[Stored entries]
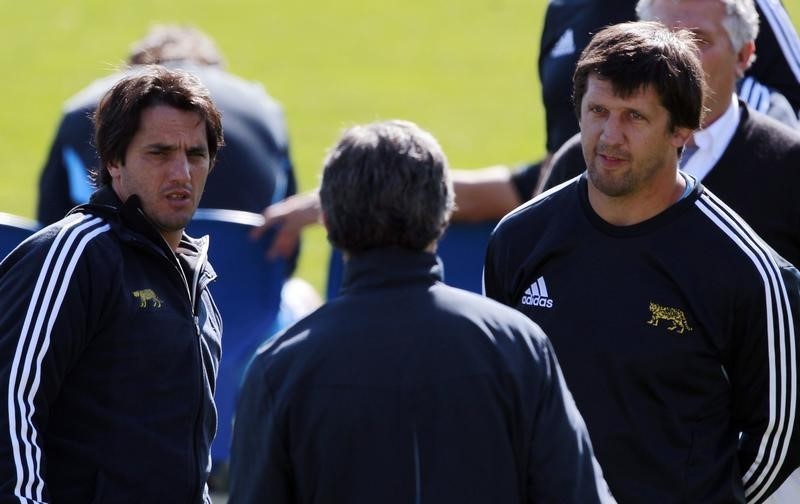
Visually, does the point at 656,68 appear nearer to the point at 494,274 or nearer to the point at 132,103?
the point at 494,274

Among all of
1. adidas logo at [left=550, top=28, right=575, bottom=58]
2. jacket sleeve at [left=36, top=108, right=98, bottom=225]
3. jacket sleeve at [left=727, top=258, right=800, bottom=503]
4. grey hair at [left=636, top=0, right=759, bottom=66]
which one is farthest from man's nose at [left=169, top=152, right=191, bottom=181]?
jacket sleeve at [left=36, top=108, right=98, bottom=225]

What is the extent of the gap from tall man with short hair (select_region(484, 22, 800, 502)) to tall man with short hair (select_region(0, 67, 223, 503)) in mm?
885

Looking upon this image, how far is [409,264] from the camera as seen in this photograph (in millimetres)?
3104

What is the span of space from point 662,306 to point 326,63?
1079cm

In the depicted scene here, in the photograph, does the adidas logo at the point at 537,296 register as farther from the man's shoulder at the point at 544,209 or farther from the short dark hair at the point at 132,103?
the short dark hair at the point at 132,103

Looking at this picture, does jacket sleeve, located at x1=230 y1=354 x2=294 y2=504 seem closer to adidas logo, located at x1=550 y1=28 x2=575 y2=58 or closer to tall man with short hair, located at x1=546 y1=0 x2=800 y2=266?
tall man with short hair, located at x1=546 y1=0 x2=800 y2=266

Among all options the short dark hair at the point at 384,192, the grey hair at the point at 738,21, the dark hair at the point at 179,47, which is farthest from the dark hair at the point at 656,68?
the dark hair at the point at 179,47

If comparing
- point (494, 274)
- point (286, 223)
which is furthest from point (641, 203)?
point (286, 223)

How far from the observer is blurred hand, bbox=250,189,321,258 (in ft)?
20.4

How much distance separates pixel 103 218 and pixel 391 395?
3.24 feet

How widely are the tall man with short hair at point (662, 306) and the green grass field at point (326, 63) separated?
789 cm

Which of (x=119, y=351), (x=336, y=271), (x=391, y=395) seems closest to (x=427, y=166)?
(x=391, y=395)

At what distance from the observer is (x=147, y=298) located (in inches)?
145

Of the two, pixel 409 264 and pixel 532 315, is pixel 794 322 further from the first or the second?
pixel 409 264
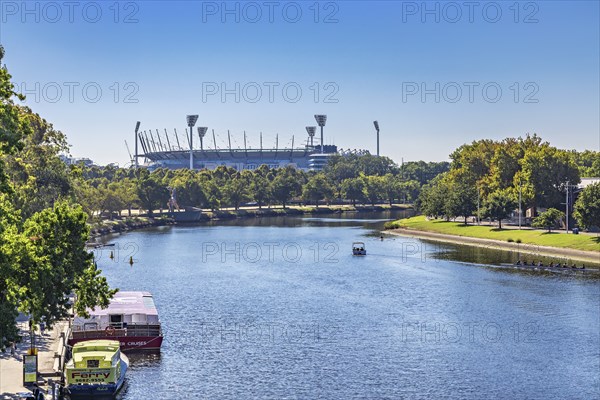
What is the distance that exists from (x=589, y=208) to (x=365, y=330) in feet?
284

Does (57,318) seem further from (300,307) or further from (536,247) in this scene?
(536,247)

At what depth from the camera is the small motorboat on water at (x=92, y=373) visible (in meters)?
58.5

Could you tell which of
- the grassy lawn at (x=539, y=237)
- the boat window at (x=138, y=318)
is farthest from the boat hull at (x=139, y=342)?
the grassy lawn at (x=539, y=237)

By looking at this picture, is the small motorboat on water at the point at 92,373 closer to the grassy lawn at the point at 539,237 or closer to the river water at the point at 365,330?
the river water at the point at 365,330

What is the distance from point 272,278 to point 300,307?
90.3 ft

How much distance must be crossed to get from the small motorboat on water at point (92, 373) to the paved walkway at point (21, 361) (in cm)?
218

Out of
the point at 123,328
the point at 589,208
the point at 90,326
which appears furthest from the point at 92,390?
the point at 589,208

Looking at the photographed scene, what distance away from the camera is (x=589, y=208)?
156000mm

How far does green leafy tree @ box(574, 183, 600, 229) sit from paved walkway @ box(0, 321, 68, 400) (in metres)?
108

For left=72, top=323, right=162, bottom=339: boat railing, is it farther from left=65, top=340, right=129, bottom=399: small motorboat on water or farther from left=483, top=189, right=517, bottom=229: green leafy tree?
left=483, top=189, right=517, bottom=229: green leafy tree

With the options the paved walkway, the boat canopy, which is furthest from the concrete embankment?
the paved walkway

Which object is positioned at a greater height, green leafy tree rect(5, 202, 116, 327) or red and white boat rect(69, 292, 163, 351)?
green leafy tree rect(5, 202, 116, 327)

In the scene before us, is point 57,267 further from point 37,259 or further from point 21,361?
point 21,361

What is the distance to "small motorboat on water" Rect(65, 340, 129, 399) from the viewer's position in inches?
2302
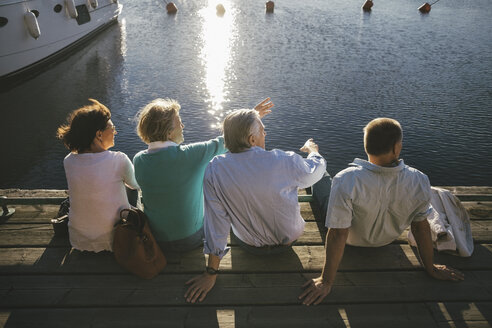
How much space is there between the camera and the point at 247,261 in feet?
9.78

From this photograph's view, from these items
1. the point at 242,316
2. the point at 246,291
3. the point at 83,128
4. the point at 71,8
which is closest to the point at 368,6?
the point at 71,8

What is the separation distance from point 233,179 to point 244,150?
21cm

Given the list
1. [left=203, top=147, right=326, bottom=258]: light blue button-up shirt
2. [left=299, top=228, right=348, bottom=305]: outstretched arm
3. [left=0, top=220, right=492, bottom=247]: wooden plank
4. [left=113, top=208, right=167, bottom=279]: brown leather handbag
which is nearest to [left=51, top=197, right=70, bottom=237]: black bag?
[left=0, top=220, right=492, bottom=247]: wooden plank

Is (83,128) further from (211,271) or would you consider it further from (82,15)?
(82,15)

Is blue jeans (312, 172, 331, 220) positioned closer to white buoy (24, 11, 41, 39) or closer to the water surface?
the water surface

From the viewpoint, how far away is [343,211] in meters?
2.53

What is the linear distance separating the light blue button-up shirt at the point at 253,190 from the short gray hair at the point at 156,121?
43 centimetres

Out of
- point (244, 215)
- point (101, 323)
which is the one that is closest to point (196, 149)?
point (244, 215)

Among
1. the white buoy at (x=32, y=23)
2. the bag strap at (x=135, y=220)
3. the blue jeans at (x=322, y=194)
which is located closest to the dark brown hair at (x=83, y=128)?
the bag strap at (x=135, y=220)

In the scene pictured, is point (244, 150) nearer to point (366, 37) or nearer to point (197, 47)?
point (197, 47)

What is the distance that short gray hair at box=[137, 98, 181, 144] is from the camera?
2707mm

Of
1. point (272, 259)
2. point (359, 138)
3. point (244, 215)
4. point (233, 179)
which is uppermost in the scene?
point (233, 179)

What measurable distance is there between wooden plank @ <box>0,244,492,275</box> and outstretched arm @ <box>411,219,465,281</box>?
14 centimetres

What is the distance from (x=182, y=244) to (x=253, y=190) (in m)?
0.85
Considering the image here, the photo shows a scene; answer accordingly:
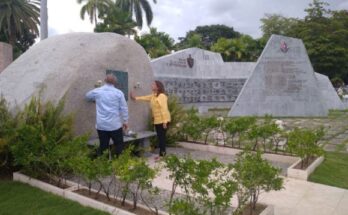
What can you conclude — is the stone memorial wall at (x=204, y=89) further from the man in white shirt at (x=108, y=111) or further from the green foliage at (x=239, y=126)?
the man in white shirt at (x=108, y=111)

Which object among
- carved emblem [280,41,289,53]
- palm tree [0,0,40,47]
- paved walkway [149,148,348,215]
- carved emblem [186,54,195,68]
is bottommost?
paved walkway [149,148,348,215]

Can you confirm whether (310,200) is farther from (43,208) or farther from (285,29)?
(285,29)

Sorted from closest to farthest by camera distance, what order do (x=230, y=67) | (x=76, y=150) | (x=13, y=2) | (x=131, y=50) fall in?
(x=76, y=150) → (x=131, y=50) → (x=230, y=67) → (x=13, y=2)

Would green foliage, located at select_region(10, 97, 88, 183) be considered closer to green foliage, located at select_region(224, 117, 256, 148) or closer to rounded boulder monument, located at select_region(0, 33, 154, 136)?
rounded boulder monument, located at select_region(0, 33, 154, 136)

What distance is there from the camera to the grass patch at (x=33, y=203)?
420cm

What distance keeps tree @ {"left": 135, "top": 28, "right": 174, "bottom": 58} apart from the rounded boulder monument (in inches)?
925

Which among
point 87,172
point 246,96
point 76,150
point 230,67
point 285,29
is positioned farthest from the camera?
point 285,29

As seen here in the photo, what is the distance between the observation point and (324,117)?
53.9 ft

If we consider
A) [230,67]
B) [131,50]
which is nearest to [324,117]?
[230,67]

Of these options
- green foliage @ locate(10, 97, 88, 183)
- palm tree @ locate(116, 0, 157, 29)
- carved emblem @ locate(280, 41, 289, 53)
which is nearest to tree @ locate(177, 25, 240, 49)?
palm tree @ locate(116, 0, 157, 29)

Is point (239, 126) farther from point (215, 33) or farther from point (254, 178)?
point (215, 33)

◆ WHAT THIS TASK INVOLVES
Using the records above, output their complete text exactly, minus any images.

◆ FINAL ANSWER
Visually, does the point at 656,68 appear nearer to the point at 494,274 or nearer to the point at 132,103?
the point at 494,274

Among all of
1. adidas logo at [left=550, top=28, right=575, bottom=58]
2. jacket sleeve at [left=36, top=108, right=98, bottom=225]
3. jacket sleeve at [left=727, top=258, right=800, bottom=503]
4. grey hair at [left=636, top=0, right=759, bottom=66]
which one is farthest from man's nose at [left=169, top=152, right=191, bottom=181]?
jacket sleeve at [left=36, top=108, right=98, bottom=225]

What is the extent of the gap from tall man with short hair (select_region(484, 22, 800, 502)) to tall man with short hair (select_region(0, 67, 223, 503)) in mm?
885

Looking upon this image, how far is [409,264] from the camera as seen in this photograph (in millimetres)?
3104

What is the span of space from point 662,306 to point 326,63?
1079cm

In the depicted scene here, in the photograph, does the adidas logo at the point at 537,296 register as farther from the man's shoulder at the point at 544,209 or farther from the short dark hair at the point at 132,103?
the short dark hair at the point at 132,103

Looking at this picture, does jacket sleeve, located at x1=230 y1=354 x2=294 y2=504 seem closer to adidas logo, located at x1=550 y1=28 x2=575 y2=58 or closer to tall man with short hair, located at x1=546 y1=0 x2=800 y2=266?
tall man with short hair, located at x1=546 y1=0 x2=800 y2=266

Among all options the short dark hair at the point at 384,192, the grey hair at the point at 738,21, the dark hair at the point at 179,47, which is farthest from the dark hair at the point at 656,68?
the dark hair at the point at 179,47

If comparing
- point (494, 274)
- point (286, 223)
which is furthest from point (641, 203)?
point (286, 223)

How far from the observer is blurred hand, bbox=250,189,321,258 (in ft)?
20.4

How much distance separates pixel 103 218 and pixel 391 395?
3.24 feet

How widely are the tall man with short hair at point (662, 306) and the green grass field at point (326, 63) separated?
789 cm

Which of (x=119, y=351), (x=336, y=271), (x=391, y=395) seems closest to (x=427, y=166)?
(x=391, y=395)

At what distance from the observer is (x=147, y=298) located (in inches)?
145

Of the two, pixel 409 264 and pixel 532 315, is pixel 794 322 further from the first or the second?
pixel 409 264
What is the distance that exists from (x=589, y=208) to (x=365, y=330) in feet?
284

Does (57,318) seem further from (300,307) or further from (536,247) in this scene?
(536,247)

At what depth from the camera is the small motorboat on water at (x=92, y=373) visible (in meters)?
58.5

Could you tell which of
- the grassy lawn at (x=539, y=237)
- the boat window at (x=138, y=318)
is farthest from the boat hull at (x=139, y=342)?
the grassy lawn at (x=539, y=237)

By looking at this picture, is the small motorboat on water at the point at 92,373 closer to the grassy lawn at the point at 539,237 or closer to the river water at the point at 365,330?
the river water at the point at 365,330

What is the distance from point 272,278 to point 300,307?
90.3 ft

How much distance must be crossed to get from the small motorboat on water at point (92, 373) to the paved walkway at point (21, 361) (in cm)?
218

Out of
the point at 123,328
the point at 589,208
the point at 90,326
which appears furthest from the point at 92,390?
the point at 589,208

Looking at the photographed scene, what distance away from the camera is (x=589, y=208)?
156000mm

How far does green leafy tree @ box(574, 183, 600, 229) sit from paved walkway @ box(0, 321, 68, 400) (in metres)?
108

For left=72, top=323, right=162, bottom=339: boat railing, is it farther from left=65, top=340, right=129, bottom=399: small motorboat on water or farther from left=483, top=189, right=517, bottom=229: green leafy tree?
left=483, top=189, right=517, bottom=229: green leafy tree

With the options the paved walkway, the boat canopy, which is furthest from the concrete embankment?
the paved walkway

Which object is positioned at a greater height, green leafy tree rect(5, 202, 116, 327) or red and white boat rect(69, 292, 163, 351)?
green leafy tree rect(5, 202, 116, 327)

In the scene before us, is point 57,267 further from point 37,259 or further from point 21,361?
point 21,361

What is the distance to "small motorboat on water" Rect(65, 340, 129, 399) from the viewer's position in inches?
2302
How much space is there between the camera and the point at 247,261 in feet?
9.78

From this photograph's view, from these items
1. the point at 242,316
2. the point at 246,291
3. the point at 83,128
4. the point at 71,8
which is closest to the point at 368,6?
the point at 71,8

What is the separation distance from point 233,179 to point 244,150?
21cm

Given the list
1. [left=203, top=147, right=326, bottom=258]: light blue button-up shirt
2. [left=299, top=228, right=348, bottom=305]: outstretched arm
3. [left=0, top=220, right=492, bottom=247]: wooden plank
4. [left=113, top=208, right=167, bottom=279]: brown leather handbag
which is nearest to [left=51, top=197, right=70, bottom=237]: black bag?
[left=0, top=220, right=492, bottom=247]: wooden plank

Is (83,128) further from (211,271) or would you consider it further from (82,15)?
(82,15)

Is blue jeans (312, 172, 331, 220) positioned closer to white buoy (24, 11, 41, 39) or closer to the water surface?
the water surface

From the viewpoint, how far away is [343,211] in meters?
2.53

What is the linear distance separating the light blue button-up shirt at the point at 253,190 from the short gray hair at the point at 156,121?
43 centimetres

Out of
- point (244, 215)
- point (101, 323)
which is the one that is closest to point (196, 149)?
point (244, 215)

Among
1. the white buoy at (x=32, y=23)
2. the bag strap at (x=135, y=220)
3. the blue jeans at (x=322, y=194)
which is located closest to the dark brown hair at (x=83, y=128)?
the bag strap at (x=135, y=220)

In the scene pictured, is point (244, 150) nearer to point (366, 37) or nearer to point (197, 47)?
point (197, 47)

What is the distance that short gray hair at box=[137, 98, 181, 144] is from the camera?
2707mm

Of
1. point (272, 259)
2. point (359, 138)
3. point (244, 215)
4. point (233, 179)
which is uppermost in the scene?
point (233, 179)

What measurable distance is there between wooden plank @ <box>0,244,492,275</box> and outstretched arm @ <box>411,219,465,281</box>?
14 centimetres

What is the distance from (x=182, y=244) to (x=253, y=190) (in m)?
0.85
Considering the image here, the photo shows a scene; answer accordingly:
What can you conclude — is the stone memorial wall at (x=204, y=89) further from the man in white shirt at (x=108, y=111) or further from the green foliage at (x=239, y=126)?
the man in white shirt at (x=108, y=111)

Which object among
- carved emblem [280,41,289,53]
- palm tree [0,0,40,47]
- paved walkway [149,148,348,215]
- carved emblem [186,54,195,68]
is bottommost?
paved walkway [149,148,348,215]

Can you confirm whether (310,200) is farther from (43,208) or farther from (285,29)?
(285,29)

Sorted from closest to farthest by camera distance, what order do (x=230, y=67) | (x=76, y=150) | (x=13, y=2) | (x=131, y=50) fall in?
(x=76, y=150) → (x=131, y=50) → (x=230, y=67) → (x=13, y=2)

Would green foliage, located at select_region(10, 97, 88, 183) be considered closer to green foliage, located at select_region(224, 117, 256, 148) or closer to rounded boulder monument, located at select_region(0, 33, 154, 136)?
rounded boulder monument, located at select_region(0, 33, 154, 136)

What distance is there from the camera to the grass patch at (x=33, y=203)?
420cm

What distance keeps tree @ {"left": 135, "top": 28, "right": 174, "bottom": 58} apart from the rounded boulder monument (in inches)?
925

Which among
point 87,172
point 246,96
point 76,150
point 230,67
point 285,29
is positioned farthest from the camera?
point 285,29

As seen here in the photo, what is the distance between the observation point and (324,117)?
53.9 ft

If we consider
A) [230,67]
B) [131,50]
which is nearest to [324,117]?
[230,67]

Of these options
- green foliage @ locate(10, 97, 88, 183)
- palm tree @ locate(116, 0, 157, 29)
- carved emblem @ locate(280, 41, 289, 53)
which is nearest to tree @ locate(177, 25, 240, 49)?
palm tree @ locate(116, 0, 157, 29)

Is point (239, 126) farther from point (215, 33) or farther from point (254, 178)?
point (215, 33)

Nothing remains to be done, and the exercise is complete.